Wirklich humoristisch originell wird es, als die wahnsinnig erfolgreiche und wahnsinnig blöde Modebloggerin Chiara Ferragni ihre Maske abreißt und sich als Elfriede Jelinek entpuppt, die herrlich in ihrer Miesepetrigkeit parodiert wird. Irgendwann jedoch verläuft sich der Weg, wohin genau das Stück führen soll, ist nicht wirklich klar, die philosophischen Dimensionen, die angerissen werden, lassen nicht tief blicken, der mysogene und überhaupt wahnsinnig ungerechte afrikanische Monarch Mswati III ist zu stereotypisch, um wirklich witzig zu sein oder etwas über die Gesellschaft zu erzählen. Trotzdem erleichternd bleiben Englers Fantasie und der Mut zum komödiantischen Scheitern (dem sich – aus guten Gründen – sehr wenige zu stellen vermögen).

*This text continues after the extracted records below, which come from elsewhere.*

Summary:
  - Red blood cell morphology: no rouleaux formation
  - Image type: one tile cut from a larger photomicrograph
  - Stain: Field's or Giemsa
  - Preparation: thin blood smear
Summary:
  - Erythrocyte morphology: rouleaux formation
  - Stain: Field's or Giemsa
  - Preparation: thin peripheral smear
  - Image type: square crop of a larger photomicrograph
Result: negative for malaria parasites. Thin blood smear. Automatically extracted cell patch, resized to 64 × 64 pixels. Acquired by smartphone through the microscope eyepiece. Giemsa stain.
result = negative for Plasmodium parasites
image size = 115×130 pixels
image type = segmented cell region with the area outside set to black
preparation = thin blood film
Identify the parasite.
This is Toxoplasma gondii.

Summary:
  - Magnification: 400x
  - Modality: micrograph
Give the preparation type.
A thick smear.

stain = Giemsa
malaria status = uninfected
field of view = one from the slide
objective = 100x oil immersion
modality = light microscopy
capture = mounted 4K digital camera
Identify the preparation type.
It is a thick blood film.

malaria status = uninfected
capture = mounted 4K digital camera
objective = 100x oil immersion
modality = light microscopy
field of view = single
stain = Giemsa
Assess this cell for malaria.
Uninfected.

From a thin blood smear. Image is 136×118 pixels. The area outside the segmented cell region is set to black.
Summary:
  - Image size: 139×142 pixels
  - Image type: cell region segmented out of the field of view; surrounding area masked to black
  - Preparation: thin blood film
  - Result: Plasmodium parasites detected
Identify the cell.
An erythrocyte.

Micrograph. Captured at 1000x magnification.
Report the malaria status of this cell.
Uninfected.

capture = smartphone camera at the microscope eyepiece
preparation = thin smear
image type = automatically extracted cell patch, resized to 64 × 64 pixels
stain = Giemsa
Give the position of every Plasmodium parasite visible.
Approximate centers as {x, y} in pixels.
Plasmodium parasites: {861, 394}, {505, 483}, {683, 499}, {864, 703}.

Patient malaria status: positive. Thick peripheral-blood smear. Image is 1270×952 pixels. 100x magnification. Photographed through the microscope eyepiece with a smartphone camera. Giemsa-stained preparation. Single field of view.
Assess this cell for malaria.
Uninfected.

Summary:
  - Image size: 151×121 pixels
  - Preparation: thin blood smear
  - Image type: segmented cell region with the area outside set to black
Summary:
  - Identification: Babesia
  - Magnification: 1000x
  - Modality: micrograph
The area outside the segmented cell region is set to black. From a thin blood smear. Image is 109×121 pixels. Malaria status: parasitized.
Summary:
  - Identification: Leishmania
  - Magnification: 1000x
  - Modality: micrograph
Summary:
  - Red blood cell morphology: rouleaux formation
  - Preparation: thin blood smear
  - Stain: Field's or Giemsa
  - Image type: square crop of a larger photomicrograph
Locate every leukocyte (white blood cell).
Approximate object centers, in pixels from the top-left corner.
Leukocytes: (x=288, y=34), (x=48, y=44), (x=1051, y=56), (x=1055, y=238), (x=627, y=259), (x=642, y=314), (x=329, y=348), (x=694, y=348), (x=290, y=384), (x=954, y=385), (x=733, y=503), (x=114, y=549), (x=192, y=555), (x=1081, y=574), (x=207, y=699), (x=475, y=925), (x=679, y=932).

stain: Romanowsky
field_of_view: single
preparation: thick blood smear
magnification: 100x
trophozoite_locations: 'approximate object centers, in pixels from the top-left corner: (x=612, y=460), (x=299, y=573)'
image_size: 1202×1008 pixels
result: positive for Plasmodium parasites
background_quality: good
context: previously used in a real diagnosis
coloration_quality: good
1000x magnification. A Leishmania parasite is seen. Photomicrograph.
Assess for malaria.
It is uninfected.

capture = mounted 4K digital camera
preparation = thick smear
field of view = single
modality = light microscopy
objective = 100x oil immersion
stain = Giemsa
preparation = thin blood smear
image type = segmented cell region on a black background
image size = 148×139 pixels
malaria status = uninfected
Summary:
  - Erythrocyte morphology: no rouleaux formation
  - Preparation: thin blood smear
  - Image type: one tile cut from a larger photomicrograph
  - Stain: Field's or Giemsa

„Die geteilte, ‚abgehängte‘ Gesellschaft, die verärgert weiter nach rechts schlurft, kann man hier im Berliner Festspielhaus natürlich empathisch belächeln.“

Ganz andere Prioritäten hatte die Performance „Böse Häuser“ von Turbo Pascal. Mit ruhigen und bedachten Worten, die über Kopfhörer in die Ohren der Zuschauer fließen, vorgetragen in der Tonlage eines buddhistischen Achtsamkeits-Trainers, spinnen die Performer ein Netz, in das man doch möglichst bald fallen sollen. Die Manipulation ist sehr durchschaubar, das „Böse“ schon von unzähligen Journalisten analysiert worden. Die geteilte, „abgehängte“ Gesellschaft, die verärgert weiter nach rechts schlurft, kann man hier im Berliner Festspielhaus natürlich empathisch belächeln, man weiß ja, wahrscheinlich sitzt die irgendwo im Osten oder halt in bayrischen Burschenschaften, auf jeden Fall nicht hier, auch wenn sich dann zwei Zuschauerhälften gegenüber stehen, ähneln sich beide trotz oder wegen dieser Performance.

Politisch relevanter löst es die israelische Künstlerin Li Lorian in ihrer Lecture-Performance „Exodus“: Per Skype-Konferenz können sich die zumindest geographisch geteilten Zuschauer in Jerusalem und Berlin beobachten. Li Lorian verbindet die Geschichte ihrer Großmutter, die nach Israel emigrieren wollte, dort jedoch von den Briten wieder nach Europa geschickt wird, mit dem Exodus der Palästinenser, als 700.000 Palästinenser nach dem Unabhängigkeitskrieg 1948 vertrieben wurden. Angesichts des noch immer schwelenden Konflikts zwischen Palästinensern und Israelis, des bis in die heutige Generation vererbten Flüchtlingsstatus der damals vertriebenen Palästinenser, der Frage, wem das Land gehört, und der internationalen Uneinigkeit darüber, scheint hier tatsächlich ein Finger in der Wunde zu liegen. Um so unverständlicher, warum Berlin und Jerusalem nicht noch mehr interagieren, wieso das Jerusalemer Publikum ausschließlich zum anschauen gedacht ist und diese Skype-Konferenz eine stille Zusammenkunft und nicht vielmehr ein kritisches Treffen wird.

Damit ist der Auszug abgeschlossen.